Mit Blick auf die zukünftige qualitative Marktentwicklung geht Rzegotta davon aus, dass es immer mehr alternative hybride Proteinprodukte geben wird, wobei pflanzenbasierte, fermentierte und/oder kultivierte Proteinerzeugnisse kombiniert würden. Als Beispiele führte er pflanzenbasiertes Fleisch mit kultiviertem Fett und Fisch mit Zutaten aus der Fermentation an. Derweil habe Deutschland weltweit die drittgrößte Zahl an Startup-Unternehmen im Bereich Fermentation. Die eigentliche Stärke der Bundesrepublik seien aber Zulieferer aus der Industrie für die Hersteller von alternativen Proteinen.
Unterfinanzierte Branche
Der Marktfachmann unterstrich die Bedeutung der Erzeugung von alternativen Proteinen als Klimaschutztechnologie. Beispielsweise emittiere die Produktion von pflanzenbasiertem „Hähnchenfleisch“ auf Erbsenbasis bis zu 87 Prozent weniger Treibhausgas (THG) als die tierische Produktion. Den THG-Senkungssatz für die Erzeugung von tierfreiem Molkenprotein aus der Präzisionsfermentation bezifferte er auf bis zu 97 Prozent.

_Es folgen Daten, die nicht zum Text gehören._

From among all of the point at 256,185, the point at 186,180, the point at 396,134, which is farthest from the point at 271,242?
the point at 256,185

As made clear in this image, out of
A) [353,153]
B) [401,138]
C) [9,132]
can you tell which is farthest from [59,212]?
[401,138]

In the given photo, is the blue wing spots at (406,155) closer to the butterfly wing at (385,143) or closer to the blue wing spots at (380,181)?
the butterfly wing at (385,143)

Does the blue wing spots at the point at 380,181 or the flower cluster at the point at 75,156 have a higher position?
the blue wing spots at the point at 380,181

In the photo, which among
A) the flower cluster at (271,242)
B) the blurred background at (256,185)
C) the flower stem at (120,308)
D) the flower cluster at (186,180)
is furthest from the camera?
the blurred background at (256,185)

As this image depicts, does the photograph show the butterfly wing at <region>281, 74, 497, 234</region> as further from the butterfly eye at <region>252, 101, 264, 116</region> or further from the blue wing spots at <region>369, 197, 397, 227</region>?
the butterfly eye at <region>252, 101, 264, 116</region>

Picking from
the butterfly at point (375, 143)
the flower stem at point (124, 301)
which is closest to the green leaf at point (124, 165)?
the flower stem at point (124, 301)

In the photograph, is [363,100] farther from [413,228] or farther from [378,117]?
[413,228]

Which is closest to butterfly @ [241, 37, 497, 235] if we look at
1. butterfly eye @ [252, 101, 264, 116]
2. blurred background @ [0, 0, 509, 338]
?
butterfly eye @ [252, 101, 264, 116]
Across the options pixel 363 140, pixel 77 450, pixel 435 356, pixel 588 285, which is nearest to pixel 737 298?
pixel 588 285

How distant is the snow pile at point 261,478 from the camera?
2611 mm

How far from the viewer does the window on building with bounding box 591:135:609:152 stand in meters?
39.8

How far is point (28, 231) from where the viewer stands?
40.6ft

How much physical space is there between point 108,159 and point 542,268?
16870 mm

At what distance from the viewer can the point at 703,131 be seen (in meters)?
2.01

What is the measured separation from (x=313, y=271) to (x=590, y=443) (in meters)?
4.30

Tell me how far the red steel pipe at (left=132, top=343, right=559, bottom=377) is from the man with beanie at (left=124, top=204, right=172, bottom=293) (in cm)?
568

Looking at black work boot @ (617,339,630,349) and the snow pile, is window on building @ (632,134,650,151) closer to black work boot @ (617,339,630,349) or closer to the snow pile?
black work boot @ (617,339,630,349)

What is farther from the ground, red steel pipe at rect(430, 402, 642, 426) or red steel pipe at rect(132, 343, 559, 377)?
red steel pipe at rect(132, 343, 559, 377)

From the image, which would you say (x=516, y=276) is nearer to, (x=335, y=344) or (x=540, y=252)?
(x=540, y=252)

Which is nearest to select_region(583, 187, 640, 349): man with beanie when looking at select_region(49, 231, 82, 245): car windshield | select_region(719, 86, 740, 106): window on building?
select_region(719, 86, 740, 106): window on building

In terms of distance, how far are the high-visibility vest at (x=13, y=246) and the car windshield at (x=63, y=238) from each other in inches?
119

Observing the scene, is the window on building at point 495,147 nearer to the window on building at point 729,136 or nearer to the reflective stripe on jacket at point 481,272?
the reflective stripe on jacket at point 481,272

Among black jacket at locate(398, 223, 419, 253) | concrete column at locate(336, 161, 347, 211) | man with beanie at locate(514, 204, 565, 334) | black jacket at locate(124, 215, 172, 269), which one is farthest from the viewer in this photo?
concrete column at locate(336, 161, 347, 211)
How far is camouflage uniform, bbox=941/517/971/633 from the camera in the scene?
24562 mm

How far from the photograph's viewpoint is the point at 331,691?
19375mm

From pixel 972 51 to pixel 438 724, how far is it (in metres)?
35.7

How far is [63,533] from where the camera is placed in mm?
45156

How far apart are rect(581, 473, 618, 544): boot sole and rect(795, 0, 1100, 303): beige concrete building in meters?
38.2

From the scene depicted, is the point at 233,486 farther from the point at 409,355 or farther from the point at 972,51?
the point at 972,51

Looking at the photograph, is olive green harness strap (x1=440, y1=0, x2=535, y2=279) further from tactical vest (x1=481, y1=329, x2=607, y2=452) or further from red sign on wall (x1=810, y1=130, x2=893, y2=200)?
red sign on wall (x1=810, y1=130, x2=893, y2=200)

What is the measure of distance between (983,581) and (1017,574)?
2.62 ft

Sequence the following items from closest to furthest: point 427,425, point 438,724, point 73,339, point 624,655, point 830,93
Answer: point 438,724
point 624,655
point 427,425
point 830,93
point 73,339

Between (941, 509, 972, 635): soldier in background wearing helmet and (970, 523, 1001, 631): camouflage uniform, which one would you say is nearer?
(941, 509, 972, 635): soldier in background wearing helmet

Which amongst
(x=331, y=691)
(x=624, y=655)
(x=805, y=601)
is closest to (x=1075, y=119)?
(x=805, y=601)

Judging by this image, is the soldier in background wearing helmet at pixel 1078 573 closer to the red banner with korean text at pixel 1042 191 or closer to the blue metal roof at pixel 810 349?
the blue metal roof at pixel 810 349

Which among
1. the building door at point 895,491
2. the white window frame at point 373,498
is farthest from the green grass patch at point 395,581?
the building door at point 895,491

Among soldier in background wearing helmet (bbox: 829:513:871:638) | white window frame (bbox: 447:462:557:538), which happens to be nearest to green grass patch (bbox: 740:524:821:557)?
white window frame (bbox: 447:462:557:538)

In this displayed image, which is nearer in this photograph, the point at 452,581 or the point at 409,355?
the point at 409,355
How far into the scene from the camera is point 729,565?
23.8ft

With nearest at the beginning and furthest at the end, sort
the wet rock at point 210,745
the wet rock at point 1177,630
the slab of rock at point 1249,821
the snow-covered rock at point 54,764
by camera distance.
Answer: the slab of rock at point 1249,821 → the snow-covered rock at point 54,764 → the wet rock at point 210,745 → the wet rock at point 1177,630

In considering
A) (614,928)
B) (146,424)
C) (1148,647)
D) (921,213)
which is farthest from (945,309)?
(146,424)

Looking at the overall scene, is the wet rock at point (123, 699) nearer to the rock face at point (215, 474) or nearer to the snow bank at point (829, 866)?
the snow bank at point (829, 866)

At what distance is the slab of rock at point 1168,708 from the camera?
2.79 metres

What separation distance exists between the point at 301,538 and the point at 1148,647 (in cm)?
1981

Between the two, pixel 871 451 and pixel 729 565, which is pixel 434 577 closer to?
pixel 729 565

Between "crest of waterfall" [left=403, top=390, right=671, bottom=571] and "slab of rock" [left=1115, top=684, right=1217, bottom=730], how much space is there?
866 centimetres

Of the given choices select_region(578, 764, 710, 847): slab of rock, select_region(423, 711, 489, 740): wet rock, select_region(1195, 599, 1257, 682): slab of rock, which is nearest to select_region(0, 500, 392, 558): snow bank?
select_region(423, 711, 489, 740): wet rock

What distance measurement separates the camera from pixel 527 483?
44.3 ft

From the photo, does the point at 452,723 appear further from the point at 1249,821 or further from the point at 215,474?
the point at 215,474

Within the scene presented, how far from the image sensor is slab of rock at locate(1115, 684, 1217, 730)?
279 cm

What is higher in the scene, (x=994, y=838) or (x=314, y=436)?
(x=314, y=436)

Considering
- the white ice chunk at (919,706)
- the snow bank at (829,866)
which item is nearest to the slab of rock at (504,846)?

Allerdings seien diese Technologien vor dem Hintergrund des Anteils der Tierhaltung am weltweiten THG-Ausstoß von 20 Prozent deutlich unterfinanziert. So summierten sich die weltweiten Klimaschutzinvestitionen aus privaten und öffentlichen Quellen für die Jahre 2011 bis 2020 auf insgesamt 2,2 Bill. Euro; davon entfielen nur 13 Mrd. Euro oder 0,6 Prozent auf Investitionen in die Erzeugung alternativer Proteine.